How will prostate cancer affect my sex life?
Worries about the impact of prostate cancer on your sex life are common; whether you are in a relationship or single, a cancer diagnosis and treatment can impact your sexual and intimate relationships, or your choice to start a new one.
Here Amy Spurdens, Urology Clinical Nurse Specialist (CNS) at London Bridge Hospital, part of HCA Healthcare UK, talks us through some of the common worries and the support and treatment available.
Talking about sex
Talking about sex isn’t always easy, but opening up to your medical team can help us to plan the most effective treatment for you and help to plan ahead for any support you may need after treatment.
Your nurse or consultant will usually ask you about your urinary and erectile function, but if for any reason that they don’t - it’s your health and your body so don’t be afraid to bring it up
As an individual you’ll have your own feelings on sex and intimacy and how important these relationships are to you personally. For example, sex may be a very important aspect of your life or relationship, or you might not have been sexually active before treatment and therefore are not overly or immediately concerned about the impact treatment might have on your sexual function and desire. Either way, it’s important that you know you can talk to us before, during or after your prostate cancer treatment and there is lots of support and potential treatment options available to you.
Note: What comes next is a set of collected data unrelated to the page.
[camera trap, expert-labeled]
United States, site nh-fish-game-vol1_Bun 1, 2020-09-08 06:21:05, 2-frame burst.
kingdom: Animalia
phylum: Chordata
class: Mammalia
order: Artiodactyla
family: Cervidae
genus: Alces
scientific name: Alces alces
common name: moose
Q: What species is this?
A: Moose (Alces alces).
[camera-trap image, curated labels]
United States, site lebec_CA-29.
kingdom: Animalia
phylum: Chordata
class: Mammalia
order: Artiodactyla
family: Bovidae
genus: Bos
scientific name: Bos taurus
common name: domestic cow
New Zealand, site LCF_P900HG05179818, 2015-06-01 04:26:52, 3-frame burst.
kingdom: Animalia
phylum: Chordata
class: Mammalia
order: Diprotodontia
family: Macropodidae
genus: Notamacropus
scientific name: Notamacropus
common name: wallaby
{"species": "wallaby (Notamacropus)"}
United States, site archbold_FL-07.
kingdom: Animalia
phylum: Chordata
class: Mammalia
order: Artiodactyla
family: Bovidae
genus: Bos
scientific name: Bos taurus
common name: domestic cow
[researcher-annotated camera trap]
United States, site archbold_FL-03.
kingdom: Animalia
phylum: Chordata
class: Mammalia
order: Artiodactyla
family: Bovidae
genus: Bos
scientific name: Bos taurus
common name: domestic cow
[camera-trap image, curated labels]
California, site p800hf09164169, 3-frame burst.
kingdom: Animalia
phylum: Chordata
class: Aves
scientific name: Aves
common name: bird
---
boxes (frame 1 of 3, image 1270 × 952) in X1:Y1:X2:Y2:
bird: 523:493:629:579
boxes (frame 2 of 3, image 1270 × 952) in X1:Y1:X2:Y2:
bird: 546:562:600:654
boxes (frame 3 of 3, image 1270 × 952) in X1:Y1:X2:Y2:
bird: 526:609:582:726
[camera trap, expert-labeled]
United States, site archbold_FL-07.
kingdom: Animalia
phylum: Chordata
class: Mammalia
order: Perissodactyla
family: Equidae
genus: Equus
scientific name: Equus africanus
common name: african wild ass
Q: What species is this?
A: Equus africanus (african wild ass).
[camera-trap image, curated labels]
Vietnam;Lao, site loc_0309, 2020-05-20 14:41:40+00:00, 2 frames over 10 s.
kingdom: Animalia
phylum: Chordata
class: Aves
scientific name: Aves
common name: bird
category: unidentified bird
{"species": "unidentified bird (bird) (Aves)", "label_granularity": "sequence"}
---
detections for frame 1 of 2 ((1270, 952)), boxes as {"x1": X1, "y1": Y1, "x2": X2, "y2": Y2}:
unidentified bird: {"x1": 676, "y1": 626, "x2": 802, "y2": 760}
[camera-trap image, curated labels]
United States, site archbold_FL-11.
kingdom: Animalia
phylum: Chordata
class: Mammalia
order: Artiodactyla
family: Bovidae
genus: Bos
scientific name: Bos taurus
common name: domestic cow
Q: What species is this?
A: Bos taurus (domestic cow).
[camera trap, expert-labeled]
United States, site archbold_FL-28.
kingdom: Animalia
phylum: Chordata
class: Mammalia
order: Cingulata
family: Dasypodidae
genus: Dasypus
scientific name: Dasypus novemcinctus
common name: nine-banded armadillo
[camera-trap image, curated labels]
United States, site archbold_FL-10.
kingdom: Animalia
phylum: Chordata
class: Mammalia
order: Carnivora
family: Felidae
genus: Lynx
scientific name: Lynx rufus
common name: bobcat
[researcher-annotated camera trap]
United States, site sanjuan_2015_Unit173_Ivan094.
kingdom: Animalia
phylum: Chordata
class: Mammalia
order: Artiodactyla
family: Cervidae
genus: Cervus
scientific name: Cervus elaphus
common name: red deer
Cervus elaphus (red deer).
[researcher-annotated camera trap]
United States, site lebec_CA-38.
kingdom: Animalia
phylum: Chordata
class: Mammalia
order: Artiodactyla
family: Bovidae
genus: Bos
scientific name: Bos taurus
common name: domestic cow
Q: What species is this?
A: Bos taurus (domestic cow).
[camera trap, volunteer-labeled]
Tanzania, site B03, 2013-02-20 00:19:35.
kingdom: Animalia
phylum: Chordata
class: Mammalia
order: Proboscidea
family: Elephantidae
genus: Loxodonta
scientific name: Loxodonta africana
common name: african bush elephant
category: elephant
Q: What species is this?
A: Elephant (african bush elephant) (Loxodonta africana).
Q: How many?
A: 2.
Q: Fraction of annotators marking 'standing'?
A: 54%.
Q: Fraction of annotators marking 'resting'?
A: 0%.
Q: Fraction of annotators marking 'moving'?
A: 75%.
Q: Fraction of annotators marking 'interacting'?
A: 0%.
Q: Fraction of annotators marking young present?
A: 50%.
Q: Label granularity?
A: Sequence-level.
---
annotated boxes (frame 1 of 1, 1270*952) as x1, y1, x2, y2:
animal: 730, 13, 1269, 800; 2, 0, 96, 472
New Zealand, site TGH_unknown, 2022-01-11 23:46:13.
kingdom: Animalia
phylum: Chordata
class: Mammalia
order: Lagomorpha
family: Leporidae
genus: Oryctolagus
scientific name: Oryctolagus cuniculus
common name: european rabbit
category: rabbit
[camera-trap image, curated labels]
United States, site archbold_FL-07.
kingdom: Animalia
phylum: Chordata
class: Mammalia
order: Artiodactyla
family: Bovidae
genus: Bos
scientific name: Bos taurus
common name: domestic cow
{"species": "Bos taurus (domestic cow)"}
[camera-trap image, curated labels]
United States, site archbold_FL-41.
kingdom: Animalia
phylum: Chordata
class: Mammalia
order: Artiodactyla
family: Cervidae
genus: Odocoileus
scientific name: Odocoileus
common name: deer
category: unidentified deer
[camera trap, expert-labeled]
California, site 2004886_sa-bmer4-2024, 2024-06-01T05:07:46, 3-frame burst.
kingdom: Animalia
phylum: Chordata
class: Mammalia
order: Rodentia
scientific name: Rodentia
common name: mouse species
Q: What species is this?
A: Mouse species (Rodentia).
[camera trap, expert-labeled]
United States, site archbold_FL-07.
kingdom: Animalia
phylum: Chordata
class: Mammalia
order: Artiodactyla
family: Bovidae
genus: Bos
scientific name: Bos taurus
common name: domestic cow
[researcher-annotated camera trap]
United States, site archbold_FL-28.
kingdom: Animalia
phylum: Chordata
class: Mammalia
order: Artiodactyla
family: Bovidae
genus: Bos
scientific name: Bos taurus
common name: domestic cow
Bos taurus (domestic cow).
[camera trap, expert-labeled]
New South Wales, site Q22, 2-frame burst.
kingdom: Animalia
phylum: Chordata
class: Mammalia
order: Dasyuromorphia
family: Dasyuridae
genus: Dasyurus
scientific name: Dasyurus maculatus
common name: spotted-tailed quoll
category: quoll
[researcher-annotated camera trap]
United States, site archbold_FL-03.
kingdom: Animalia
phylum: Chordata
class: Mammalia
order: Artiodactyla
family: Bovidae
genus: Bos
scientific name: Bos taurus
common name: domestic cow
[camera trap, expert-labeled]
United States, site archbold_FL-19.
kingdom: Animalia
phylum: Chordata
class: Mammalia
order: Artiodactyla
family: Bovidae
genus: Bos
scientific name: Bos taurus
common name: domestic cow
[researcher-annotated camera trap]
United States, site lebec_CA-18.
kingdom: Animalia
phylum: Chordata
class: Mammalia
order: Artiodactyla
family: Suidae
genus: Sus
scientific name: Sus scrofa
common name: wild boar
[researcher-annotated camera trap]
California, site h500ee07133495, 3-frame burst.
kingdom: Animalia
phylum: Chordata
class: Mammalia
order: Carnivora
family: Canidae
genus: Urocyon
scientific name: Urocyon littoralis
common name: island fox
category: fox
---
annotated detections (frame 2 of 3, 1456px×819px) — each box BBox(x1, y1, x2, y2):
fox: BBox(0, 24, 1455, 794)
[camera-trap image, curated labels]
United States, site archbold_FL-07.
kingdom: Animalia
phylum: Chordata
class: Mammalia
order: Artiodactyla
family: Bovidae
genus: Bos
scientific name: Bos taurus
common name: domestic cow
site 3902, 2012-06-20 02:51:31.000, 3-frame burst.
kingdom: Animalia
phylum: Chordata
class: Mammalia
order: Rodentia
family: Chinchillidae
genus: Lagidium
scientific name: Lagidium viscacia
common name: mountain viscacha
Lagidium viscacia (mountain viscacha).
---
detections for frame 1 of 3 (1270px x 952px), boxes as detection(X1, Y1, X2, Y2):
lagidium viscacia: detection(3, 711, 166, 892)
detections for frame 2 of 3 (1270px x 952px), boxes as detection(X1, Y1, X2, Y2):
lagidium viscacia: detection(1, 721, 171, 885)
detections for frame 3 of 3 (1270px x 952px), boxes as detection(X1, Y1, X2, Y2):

Understanding and managing erection problems
When you become sexually aroused, increased blood flow to your penis creates an erection. Erectile dysfunction is a medical term used to describe problems with getting and maintaining an erection.
There are different reasons why you may experience erectile dysfunction as a result of prostate cancer. These can be associated to your treatment, or caused by a change in your desire to have sex.
Erection problems associated to treatment
Some treatments for prostate cancer can affect your ability to get and maintain an erection. Some men may find it difficult to maintain an erection for a short time after treatment, while other treatments can have longer lasting effects. Hormone therapies can also affect your sexual desire - you may hear this referred to as your libido or sex drive. This in turn can affect your ability to get and maintain an erection.
There are different treatments that can help you with erection problems, these include tablets, a vacuum pump, injections, pellets or creams, an implant or testosterone therapy. Your consultant or nurse will be able to explain each of these treatment options to you in more detail so that you can make a decision about what’s right for you.
Erection problems associated to your libido
There are many things that can affect your sexual desire - often referred to as your libido or sex drive.
A cancer diagnosis and treatment can be emotionally challenging and feeling low can affect your desire to have sex. Changes to your body may also affect your thoughts and feelings about sex and intimacy, and you may not feel as confident as before.
There is support available to help you work through these feelings, either on a 1:1 basis or through male support groups. Many men are initially reluctant to open up, but feedback from our support programme shows that sharing these concerns, either with a medical professional or through facilitated support groups, can really help in your recovery.
Certain treatments can also affect your libido. For example, hormone therapies reduce your levels of testosterone, which can impact your sex drive. If hormone therapy has been recommended as part of your treatment plan, or you are on hormone therapy and are concerned about the impact on your sex drive, speak to your consultant or nurse.
Sometimes it is possible to have ‘intermittent hormone therapy’, where if your PSA is low, you can take treatment breaks, or you may find that some erectile dysfunction treatments may still work for you. The best thing you can do is share your concerns so that we can look for a solution that works for you.
More generally, many cancer treatments can cause tiredness - medically we call this fatigue. This may make you less interested in sex, or you may feel you don’t have the energy. Fatigue can affect you both during or after treatment, but there are ways it can be managed and there is advice and support we can offer you.
Relationships
If you are in a relationship, then your cancer diagnosis and treatment may change the way you have sex. There are many ways to be intimate with your partner and changes to your sex life may mean that you find new ways to be physically close to each other.
If you are single, the thought of starting a new sexual relationship may seem daunting and you may be worried that a new partner may not understand.
The important thing to remember is that everyone is different and there is no right or wrong way to feel about sex and intimacy after cancer. Being open and honest with your partner and encouraging them to share their thoughts and feelings is often the best way to establish your individual needs and comfort levels. Some couples find that ‘couples therapy’ can facilitate a safe space to share and work through these feelings with guidance and support.
While sex may be different after cancer, many people are able to have a healthy and fulfilled sex life, or intimate relationships, after treatment. It’s just about taking the time you need in your recovery and establishing a plan for any necessary treatment and support with your medical team. It’s important to focus on what feels right for you and don’t be afraid to ask for support if you need it – you’re not alone.